Labour’s backward-looking narrative contained no vision for the future beyond the simple word “Change”. Last week, voters concluded that Labour is no different from its predecessors, had not delivered change and decided to look elsewhere.
Labour activists want sensitive adjustment to circumstances rather than disconnected policy shocks, reassertion and stealing the clothes of opponents. The ex-Cabinet minister Louise Haigh wrote in The Times: “Ultimately, we must be more confident in our own values, not chased off the pitch by Reform. On the other wing of the party, the influential wonk Jonathan Rutherford is working at the Tory-inclined Policy Change think tank on “the future of the left”. He says what is needed is “not milestones and missions but a fundamental reset”.

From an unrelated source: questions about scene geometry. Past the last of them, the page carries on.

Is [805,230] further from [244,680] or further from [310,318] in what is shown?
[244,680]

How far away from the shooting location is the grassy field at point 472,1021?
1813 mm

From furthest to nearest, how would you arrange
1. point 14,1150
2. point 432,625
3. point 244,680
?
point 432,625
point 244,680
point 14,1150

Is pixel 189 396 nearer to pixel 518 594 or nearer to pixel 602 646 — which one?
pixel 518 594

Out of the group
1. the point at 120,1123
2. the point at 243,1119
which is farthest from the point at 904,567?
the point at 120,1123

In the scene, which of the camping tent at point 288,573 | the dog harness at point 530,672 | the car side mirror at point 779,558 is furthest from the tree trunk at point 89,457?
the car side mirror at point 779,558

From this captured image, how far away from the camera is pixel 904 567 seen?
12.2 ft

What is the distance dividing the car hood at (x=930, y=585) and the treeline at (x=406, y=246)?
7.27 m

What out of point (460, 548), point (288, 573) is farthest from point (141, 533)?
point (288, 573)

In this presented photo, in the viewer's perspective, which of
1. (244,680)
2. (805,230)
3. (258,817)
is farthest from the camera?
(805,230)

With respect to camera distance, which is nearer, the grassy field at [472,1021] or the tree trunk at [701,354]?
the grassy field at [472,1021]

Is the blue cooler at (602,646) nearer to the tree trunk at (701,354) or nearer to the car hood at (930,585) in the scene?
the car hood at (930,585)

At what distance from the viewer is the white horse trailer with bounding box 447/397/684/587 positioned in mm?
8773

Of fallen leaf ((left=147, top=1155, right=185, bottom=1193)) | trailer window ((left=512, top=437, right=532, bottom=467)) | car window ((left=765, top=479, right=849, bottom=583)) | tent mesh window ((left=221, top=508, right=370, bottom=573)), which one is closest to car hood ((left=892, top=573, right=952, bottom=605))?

Sir Keir Starmer gave a text book example of how he does not get what is expected of him, the morning after the election. Rather than address the disappointing results directly, his media team set up an appearance with apprentices at the defence contractor Leonardo, which is Italian owned.

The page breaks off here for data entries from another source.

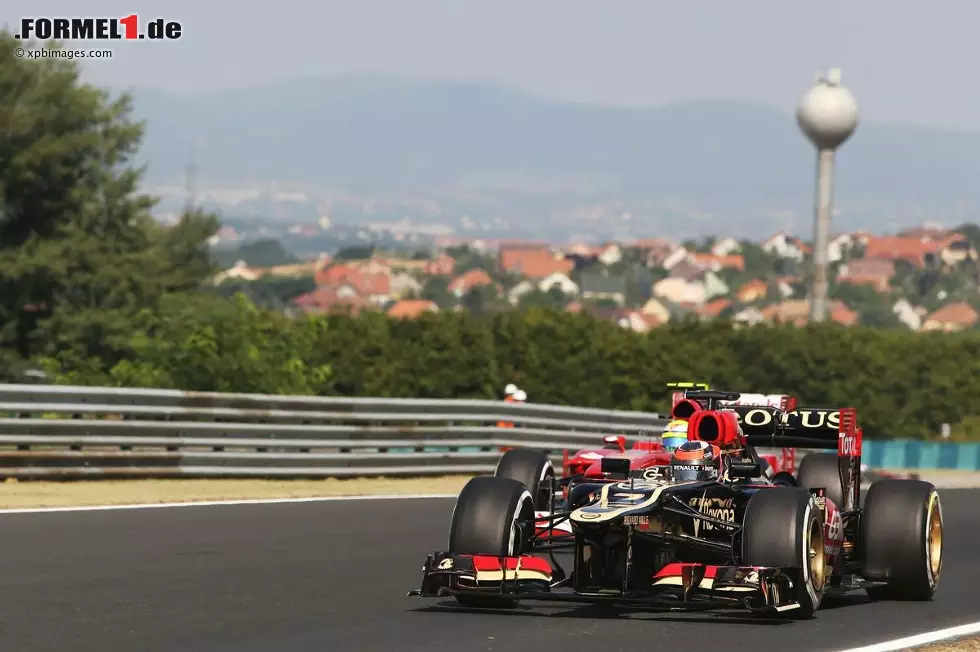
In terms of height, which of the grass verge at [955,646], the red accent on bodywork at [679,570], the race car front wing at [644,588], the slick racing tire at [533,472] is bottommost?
the grass verge at [955,646]

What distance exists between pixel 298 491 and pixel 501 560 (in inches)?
395

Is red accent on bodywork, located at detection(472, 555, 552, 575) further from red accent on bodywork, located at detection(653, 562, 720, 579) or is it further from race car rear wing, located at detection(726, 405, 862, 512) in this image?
race car rear wing, located at detection(726, 405, 862, 512)

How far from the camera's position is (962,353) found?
7269 centimetres

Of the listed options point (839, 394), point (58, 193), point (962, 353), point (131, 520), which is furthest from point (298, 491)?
point (962, 353)

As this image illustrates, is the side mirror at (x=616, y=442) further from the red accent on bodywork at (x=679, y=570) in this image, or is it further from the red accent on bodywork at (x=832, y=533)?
the red accent on bodywork at (x=679, y=570)

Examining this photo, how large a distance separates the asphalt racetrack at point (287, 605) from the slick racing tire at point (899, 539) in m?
0.21

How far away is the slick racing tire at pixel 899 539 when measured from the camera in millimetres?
12547

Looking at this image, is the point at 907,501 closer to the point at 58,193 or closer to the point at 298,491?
the point at 298,491

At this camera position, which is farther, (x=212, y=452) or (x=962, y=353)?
(x=962, y=353)

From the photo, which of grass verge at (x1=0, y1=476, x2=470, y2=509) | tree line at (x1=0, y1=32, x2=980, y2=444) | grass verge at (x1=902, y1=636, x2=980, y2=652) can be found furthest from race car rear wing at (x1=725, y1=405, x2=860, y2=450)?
tree line at (x1=0, y1=32, x2=980, y2=444)

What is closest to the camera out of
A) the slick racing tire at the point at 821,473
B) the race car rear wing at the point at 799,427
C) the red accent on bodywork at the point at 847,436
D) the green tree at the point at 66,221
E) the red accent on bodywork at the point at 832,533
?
the red accent on bodywork at the point at 832,533

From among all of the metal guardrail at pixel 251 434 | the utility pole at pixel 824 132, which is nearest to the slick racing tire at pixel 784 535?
the metal guardrail at pixel 251 434

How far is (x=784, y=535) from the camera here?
432 inches

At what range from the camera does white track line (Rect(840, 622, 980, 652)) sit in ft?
33.4
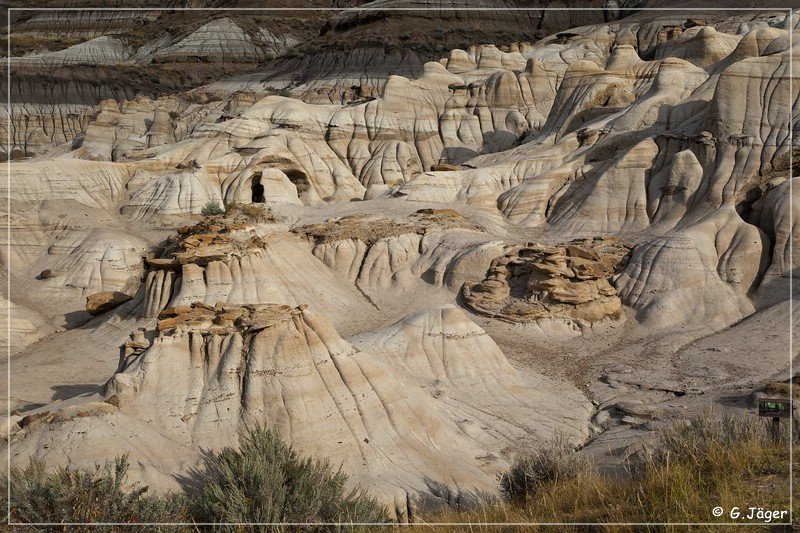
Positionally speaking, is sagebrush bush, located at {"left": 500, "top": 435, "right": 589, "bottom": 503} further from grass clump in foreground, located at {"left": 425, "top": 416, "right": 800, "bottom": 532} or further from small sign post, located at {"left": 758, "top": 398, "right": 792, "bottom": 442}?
small sign post, located at {"left": 758, "top": 398, "right": 792, "bottom": 442}

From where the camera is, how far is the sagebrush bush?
7777 mm

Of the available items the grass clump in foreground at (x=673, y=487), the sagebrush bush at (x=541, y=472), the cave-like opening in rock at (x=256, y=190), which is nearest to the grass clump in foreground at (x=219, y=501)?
the grass clump in foreground at (x=673, y=487)

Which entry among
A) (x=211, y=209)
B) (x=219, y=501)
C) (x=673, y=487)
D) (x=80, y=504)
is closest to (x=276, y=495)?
(x=219, y=501)

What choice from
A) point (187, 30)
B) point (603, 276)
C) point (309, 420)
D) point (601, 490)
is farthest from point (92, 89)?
point (601, 490)

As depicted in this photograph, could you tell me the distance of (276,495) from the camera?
6953mm

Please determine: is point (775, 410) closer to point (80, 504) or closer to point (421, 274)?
point (80, 504)

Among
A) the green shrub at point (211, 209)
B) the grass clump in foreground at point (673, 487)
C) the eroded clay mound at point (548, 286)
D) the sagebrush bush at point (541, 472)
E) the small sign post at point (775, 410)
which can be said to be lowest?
the sagebrush bush at point (541, 472)

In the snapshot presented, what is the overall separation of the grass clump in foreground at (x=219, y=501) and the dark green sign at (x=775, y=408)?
166 inches

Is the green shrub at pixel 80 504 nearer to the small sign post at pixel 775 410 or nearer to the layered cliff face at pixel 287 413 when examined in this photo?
the layered cliff face at pixel 287 413

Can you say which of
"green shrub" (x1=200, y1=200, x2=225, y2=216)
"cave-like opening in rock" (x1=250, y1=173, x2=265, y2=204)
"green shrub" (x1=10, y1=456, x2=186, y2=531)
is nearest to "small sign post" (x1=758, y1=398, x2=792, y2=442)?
"green shrub" (x1=10, y1=456, x2=186, y2=531)

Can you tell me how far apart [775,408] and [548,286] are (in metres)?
13.3

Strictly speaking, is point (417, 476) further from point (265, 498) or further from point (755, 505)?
point (755, 505)

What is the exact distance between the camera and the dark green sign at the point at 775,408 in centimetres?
759

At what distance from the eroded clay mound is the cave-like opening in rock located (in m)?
14.3
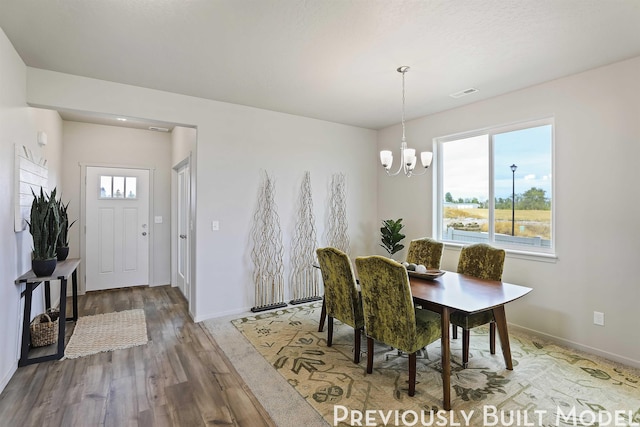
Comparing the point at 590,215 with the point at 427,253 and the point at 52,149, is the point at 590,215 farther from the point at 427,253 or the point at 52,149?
the point at 52,149

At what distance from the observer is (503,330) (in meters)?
2.56

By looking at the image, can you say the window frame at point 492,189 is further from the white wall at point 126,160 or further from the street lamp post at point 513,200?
the white wall at point 126,160

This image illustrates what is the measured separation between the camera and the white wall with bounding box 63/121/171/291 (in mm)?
4891

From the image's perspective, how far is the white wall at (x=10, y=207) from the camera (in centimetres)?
237

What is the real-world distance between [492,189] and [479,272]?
126 centimetres

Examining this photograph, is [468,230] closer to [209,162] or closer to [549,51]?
[549,51]

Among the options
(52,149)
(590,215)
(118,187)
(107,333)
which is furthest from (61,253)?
(590,215)

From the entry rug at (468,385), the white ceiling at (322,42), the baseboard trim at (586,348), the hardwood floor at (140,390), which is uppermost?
the white ceiling at (322,42)

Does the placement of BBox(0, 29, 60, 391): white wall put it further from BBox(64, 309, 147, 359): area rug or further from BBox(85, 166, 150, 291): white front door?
BBox(85, 166, 150, 291): white front door

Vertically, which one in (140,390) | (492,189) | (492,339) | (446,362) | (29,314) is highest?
(492,189)

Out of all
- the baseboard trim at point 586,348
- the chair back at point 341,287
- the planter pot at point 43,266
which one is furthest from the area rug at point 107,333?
the baseboard trim at point 586,348

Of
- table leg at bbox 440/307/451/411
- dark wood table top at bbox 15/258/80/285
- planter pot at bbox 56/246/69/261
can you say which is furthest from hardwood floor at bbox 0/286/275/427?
planter pot at bbox 56/246/69/261

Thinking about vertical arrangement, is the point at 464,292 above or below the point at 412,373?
above

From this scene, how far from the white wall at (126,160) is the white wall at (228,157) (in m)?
2.15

Presumably, the idea was to capitalise on the approval for Starmer’s competent handling of Ukraine, Trump and other international relations. But the prime minister did not make a speech or spell this out, so this aspect of the visit went unnoticed and unreported. Besides, the outcome of the council elections suggests that the voters outside the Westminster bubble take such prime ministerial duties for granted in normal times.

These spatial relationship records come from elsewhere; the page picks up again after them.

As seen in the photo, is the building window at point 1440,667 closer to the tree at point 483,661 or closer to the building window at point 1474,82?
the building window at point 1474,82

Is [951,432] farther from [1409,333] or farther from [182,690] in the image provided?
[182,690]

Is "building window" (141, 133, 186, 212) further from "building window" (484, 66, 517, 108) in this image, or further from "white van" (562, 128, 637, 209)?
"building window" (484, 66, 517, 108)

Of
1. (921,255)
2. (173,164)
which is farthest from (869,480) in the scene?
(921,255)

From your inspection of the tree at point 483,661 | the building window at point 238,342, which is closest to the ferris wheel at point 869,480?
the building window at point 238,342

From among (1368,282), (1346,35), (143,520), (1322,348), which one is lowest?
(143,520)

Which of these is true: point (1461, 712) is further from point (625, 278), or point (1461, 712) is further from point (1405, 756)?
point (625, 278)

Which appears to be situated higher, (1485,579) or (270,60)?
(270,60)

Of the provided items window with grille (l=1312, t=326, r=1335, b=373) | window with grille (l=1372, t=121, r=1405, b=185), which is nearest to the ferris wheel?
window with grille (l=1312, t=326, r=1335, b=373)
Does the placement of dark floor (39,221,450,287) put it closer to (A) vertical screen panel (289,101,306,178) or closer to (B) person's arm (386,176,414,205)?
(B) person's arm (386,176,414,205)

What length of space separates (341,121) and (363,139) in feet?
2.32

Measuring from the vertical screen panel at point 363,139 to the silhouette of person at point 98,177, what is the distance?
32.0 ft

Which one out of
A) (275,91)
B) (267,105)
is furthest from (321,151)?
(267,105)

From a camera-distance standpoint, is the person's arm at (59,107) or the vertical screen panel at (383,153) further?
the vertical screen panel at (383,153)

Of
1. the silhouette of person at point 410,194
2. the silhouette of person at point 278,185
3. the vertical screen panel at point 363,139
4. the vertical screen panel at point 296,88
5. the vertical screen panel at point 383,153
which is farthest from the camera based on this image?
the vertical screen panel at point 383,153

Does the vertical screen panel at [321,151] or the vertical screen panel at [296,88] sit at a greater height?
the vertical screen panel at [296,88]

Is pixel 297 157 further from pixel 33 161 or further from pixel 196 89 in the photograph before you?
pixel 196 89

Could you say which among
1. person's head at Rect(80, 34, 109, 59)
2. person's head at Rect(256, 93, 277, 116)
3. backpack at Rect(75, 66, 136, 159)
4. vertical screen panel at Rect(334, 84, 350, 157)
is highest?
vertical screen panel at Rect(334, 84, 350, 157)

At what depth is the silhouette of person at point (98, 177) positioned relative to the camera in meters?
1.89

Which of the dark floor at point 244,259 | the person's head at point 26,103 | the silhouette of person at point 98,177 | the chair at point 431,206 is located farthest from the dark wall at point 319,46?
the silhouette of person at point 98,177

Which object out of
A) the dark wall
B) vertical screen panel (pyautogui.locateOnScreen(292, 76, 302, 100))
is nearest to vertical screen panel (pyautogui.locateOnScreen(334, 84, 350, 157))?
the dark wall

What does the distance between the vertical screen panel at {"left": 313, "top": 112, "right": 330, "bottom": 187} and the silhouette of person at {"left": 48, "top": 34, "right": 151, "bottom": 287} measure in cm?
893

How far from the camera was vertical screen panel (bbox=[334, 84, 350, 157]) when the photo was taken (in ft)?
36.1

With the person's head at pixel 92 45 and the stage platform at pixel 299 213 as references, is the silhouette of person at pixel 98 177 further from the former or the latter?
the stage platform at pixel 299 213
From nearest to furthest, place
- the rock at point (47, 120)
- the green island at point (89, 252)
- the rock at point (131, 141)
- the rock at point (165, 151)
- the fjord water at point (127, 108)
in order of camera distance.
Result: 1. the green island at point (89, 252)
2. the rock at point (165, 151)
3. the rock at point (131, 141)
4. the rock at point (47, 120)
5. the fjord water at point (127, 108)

Equally, Starmer’s championing of apprenticeships over university was inept from a man who has graduated from two universities himself. Why is Labour’s instinct to make it a choice, setting one type of higher education against another?
Labour sticks with its leaders. Starmer is sure to lead his party into the next general election, unlike Kemi Badenoch or Sir Ed Davey. That will not stop internal frustration mounting.
The local elections should be stimulus enough for fresh, positive thinking. If not, the Prime Minister has been given another golden, or rather orange, opportunity to explain what he stands for and where he is leading the country
President Donald Trump’s arrival is a crisis, upsetting assumptions about our national security, challenging science and the rule of law and threatening to plunge the world into recession.
Sir Keir and Rachel Reeves should not let this crisis go to waste. Adapt or die.